Per la ‘senatrice’ del Centro è «positivo» che il Parlamento si sia mosso. «Non può essere che un tribunale si metta a fare politica, anziché limitarsi a interpretare la Convenzione europea dei diritti dell’uomo». La separazione dei poteri va «naturalmente tenuta in grande considerazione». Ma quando una sentenza è «dettata a tal punto da motivazioni politiche, bisogna intervenire in un qualche modo. In questi casi – dichiara Gmür alla ‘Regione’ – formulare una critica è assolutamente legittimo e opportuno. Bisogna far presente che il popolo svizzero nel 2021 ha respinto la legge sul CO2. E che noi non possiamo fare leggi che contraddicono la volontà popolare, ma solo rimetterci al lavoro per cercare nuove soluzioni di compromesso».

Cosmesi e sostanza

Anche Matthias Michel (Plr/Zg) propone di stralciare il passaggio problematico. Ma se Andrea Gmür lo vorrebbe semplicemente rimpiazzare con un generico “la Svizzera rispetta i suoi impegni internazionali in materia di clima”, il collega lascerebbe in pratica intatta la seconda parte: “Considerati i suoi sforzi passati e attuali in materia di politica climatica, la Svizzera ritiene che i requisiti in materia di diritti umani formulati nella sentenza siano soddisfatti”.

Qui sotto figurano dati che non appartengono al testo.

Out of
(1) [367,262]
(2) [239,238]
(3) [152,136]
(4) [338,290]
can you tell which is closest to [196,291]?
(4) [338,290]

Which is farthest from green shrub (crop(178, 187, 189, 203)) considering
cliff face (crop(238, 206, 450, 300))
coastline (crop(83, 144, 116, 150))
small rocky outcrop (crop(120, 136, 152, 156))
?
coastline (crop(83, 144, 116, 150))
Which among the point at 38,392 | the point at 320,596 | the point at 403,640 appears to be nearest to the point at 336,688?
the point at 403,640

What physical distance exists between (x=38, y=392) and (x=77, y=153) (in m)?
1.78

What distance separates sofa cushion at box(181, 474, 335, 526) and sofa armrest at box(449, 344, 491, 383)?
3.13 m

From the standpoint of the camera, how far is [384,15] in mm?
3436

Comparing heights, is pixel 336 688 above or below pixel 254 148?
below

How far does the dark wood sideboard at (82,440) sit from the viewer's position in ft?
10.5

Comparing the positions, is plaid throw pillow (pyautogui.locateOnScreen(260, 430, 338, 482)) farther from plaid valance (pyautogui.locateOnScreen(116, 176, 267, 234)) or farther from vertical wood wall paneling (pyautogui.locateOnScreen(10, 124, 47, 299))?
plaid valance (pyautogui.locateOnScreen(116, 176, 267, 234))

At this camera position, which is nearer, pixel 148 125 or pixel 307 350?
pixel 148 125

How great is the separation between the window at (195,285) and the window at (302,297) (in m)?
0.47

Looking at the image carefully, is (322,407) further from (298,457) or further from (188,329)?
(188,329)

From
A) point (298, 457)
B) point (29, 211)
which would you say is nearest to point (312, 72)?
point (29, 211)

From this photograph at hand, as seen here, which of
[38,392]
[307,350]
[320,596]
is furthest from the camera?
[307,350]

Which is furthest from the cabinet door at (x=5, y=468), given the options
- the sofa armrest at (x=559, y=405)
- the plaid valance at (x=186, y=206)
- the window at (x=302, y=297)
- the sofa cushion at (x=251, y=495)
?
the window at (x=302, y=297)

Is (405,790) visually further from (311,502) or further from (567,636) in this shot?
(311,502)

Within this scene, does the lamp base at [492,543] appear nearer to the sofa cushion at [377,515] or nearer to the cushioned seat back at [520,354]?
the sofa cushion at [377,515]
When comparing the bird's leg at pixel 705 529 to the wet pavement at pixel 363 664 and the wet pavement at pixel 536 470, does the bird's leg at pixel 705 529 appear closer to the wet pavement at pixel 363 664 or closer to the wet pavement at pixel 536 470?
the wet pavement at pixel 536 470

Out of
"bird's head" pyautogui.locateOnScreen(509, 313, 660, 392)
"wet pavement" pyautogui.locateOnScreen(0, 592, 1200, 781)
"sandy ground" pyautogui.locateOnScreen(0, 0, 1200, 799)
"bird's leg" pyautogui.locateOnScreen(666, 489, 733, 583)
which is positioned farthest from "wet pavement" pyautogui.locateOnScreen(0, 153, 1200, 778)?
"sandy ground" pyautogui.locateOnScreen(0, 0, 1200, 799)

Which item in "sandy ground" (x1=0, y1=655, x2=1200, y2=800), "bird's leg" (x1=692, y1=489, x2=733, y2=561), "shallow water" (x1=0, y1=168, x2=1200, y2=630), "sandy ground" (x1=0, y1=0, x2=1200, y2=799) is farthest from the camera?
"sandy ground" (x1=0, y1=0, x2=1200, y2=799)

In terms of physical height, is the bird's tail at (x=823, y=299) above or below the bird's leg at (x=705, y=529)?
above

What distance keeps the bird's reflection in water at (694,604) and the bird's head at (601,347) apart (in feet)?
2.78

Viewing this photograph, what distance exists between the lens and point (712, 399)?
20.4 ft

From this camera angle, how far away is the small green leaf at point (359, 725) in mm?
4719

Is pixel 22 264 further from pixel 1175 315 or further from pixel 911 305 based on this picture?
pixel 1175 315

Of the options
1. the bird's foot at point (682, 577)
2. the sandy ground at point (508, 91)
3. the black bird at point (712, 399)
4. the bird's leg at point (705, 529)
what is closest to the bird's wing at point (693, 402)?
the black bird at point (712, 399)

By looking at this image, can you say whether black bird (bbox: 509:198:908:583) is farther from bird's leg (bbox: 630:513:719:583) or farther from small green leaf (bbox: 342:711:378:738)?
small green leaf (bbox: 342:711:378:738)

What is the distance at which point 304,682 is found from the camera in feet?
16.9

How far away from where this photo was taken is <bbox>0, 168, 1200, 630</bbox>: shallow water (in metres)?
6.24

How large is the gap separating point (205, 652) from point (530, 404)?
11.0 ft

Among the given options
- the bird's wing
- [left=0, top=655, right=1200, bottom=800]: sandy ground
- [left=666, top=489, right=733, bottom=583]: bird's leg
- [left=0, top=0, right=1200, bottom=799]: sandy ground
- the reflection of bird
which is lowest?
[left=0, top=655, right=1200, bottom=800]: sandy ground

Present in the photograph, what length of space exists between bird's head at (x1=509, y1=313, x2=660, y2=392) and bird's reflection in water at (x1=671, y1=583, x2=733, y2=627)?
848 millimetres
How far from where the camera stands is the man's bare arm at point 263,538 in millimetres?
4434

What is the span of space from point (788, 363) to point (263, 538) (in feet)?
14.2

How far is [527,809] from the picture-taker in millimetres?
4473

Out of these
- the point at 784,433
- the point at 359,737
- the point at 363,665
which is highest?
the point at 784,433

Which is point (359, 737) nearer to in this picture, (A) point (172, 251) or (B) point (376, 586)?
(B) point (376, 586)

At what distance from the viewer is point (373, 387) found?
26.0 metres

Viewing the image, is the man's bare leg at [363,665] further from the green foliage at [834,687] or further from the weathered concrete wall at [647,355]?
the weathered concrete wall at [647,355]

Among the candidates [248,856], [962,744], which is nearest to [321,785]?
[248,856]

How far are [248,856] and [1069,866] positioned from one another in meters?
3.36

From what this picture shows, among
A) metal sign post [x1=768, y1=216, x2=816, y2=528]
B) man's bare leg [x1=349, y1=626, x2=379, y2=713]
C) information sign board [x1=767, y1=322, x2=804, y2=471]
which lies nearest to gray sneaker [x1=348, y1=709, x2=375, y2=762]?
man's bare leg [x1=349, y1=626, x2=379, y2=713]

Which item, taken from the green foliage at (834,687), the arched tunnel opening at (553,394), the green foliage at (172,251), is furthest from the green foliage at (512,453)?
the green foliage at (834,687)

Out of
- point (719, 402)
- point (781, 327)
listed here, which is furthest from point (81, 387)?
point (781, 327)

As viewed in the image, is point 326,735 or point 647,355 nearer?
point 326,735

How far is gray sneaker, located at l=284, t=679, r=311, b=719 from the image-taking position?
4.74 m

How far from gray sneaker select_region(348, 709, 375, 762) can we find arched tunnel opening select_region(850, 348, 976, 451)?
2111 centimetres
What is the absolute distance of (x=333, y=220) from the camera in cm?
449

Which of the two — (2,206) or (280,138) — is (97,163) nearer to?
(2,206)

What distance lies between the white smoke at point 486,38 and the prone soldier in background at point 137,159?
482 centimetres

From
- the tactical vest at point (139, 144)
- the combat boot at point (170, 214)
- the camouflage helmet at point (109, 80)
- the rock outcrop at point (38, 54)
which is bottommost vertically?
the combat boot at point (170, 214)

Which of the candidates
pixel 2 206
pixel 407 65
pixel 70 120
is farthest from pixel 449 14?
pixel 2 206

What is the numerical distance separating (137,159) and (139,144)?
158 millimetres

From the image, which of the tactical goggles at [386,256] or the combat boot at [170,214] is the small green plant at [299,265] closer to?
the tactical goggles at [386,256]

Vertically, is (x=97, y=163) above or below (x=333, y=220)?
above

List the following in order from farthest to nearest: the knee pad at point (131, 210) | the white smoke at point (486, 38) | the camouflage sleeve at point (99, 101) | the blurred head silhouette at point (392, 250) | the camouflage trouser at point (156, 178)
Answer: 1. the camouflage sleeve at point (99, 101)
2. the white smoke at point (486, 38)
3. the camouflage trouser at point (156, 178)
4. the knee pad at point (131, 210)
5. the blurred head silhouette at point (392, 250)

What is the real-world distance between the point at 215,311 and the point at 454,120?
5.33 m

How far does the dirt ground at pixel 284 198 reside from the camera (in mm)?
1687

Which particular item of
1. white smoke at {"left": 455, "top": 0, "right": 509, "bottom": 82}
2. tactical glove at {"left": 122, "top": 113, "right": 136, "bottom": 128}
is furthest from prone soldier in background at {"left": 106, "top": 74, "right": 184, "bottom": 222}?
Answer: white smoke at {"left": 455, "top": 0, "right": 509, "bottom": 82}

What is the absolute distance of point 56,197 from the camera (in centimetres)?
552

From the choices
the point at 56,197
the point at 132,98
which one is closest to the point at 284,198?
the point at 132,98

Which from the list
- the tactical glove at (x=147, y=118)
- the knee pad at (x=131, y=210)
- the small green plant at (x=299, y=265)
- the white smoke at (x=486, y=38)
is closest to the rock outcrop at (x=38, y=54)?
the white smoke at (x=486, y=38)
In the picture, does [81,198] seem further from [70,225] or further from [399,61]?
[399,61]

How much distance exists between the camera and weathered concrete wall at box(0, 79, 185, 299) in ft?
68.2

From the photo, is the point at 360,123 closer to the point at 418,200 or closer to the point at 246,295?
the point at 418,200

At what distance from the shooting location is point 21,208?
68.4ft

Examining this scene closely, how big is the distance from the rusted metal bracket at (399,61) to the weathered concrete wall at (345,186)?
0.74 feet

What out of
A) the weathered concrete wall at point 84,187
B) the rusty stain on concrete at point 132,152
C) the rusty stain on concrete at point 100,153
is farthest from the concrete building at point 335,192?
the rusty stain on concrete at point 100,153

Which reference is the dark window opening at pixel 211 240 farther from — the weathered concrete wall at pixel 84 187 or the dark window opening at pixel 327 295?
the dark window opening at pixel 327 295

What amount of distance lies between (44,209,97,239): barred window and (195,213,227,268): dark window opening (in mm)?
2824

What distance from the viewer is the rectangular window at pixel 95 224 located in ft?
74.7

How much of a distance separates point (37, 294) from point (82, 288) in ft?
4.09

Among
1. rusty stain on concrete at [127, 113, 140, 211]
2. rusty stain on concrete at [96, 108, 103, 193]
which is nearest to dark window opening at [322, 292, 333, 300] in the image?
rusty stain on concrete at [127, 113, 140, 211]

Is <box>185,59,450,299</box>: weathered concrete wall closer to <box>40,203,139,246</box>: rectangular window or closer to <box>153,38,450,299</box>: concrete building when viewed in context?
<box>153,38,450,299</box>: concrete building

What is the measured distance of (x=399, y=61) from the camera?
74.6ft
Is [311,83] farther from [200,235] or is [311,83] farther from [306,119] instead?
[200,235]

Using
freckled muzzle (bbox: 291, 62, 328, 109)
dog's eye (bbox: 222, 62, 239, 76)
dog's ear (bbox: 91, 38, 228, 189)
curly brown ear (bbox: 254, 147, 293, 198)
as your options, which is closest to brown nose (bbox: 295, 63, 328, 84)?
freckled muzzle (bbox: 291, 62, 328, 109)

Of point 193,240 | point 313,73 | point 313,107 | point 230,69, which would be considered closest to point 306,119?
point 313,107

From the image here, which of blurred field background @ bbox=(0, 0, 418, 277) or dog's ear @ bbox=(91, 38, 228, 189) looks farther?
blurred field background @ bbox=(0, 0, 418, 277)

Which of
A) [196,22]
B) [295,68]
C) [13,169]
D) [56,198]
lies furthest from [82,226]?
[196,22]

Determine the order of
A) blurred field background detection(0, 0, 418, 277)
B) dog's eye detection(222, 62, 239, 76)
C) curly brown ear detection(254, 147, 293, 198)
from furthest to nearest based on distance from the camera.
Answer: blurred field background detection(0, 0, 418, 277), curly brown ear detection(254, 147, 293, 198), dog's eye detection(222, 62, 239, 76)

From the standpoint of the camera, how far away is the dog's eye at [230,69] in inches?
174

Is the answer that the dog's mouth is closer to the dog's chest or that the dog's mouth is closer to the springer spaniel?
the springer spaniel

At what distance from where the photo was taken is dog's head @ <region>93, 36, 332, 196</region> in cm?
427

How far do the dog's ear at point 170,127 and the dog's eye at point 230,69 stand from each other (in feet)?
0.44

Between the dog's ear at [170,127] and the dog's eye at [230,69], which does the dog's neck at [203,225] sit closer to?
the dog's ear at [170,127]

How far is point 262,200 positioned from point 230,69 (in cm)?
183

In un caso come in un altro, la sostanza non cambierebbe: più o meno edulcorata che sia, una Dichiarazione del Parlamento svizzero invierebbe un segnale politico di un certo peso. All’indirizzo della Corte Edu. E, di riflesso, a tutti gli altri Stati membri del Consiglio d’Europa.

Di cosa parliamo

Una sentenza, un vespaio

Il 9 aprile la Corte europea dei diritti dell’uomo (Corte Edu) ha condannato la Svizzera per aver violato segnatamente l’articolo 8 della Convenzione europea per la salvaguardia dei diritti dell’uomo, ovvero il diritto al rispetto della vita privata e familiare, in quanto non ha preso sufficienti misure per mitigare gli effetti dei cambiamenti climatici. La causa era stata intentata dall’associazione ‘Anziane per il clima’, sostenuta da Greenpeace Svizzera. È la prima volta che i giudici di Strasburgo condannano uno Stato per mancanza di iniziative contro il cambiamento del clima, legando la tutela dei diritti umani al rispetto degli obblighi ambientali. La sentenza ha carattere vincolante, obbliga cioè la Svizzera a conformarsi. Spetterà al Comitato dei ministri del Consiglio d’Europa controllare le misure che la Confederazione vorrà adottare per rimediare alle carenze. Il verdetto ha suscitato un vespaio in Svizzera. Critiche sono giunte in particolare da eminenti esperti di diritto, che accusano tra l’altro i giudici di Strasburgo di aver oltrepassato le proprie competenze. Anche il Parlamento si è mosso: le Commissioni degli affari giuridici delle due Camere hanno elaborato una ‘Dichiarazione’ con la quale si chiede al Consiglio federale di intervenire presso il Consiglio d’Europa per far conoscere la posizione della Confederazione e comunicare che “la Svizzera non vede (...) alcuna ragione per dare ulteriore seguito alla sentenza”.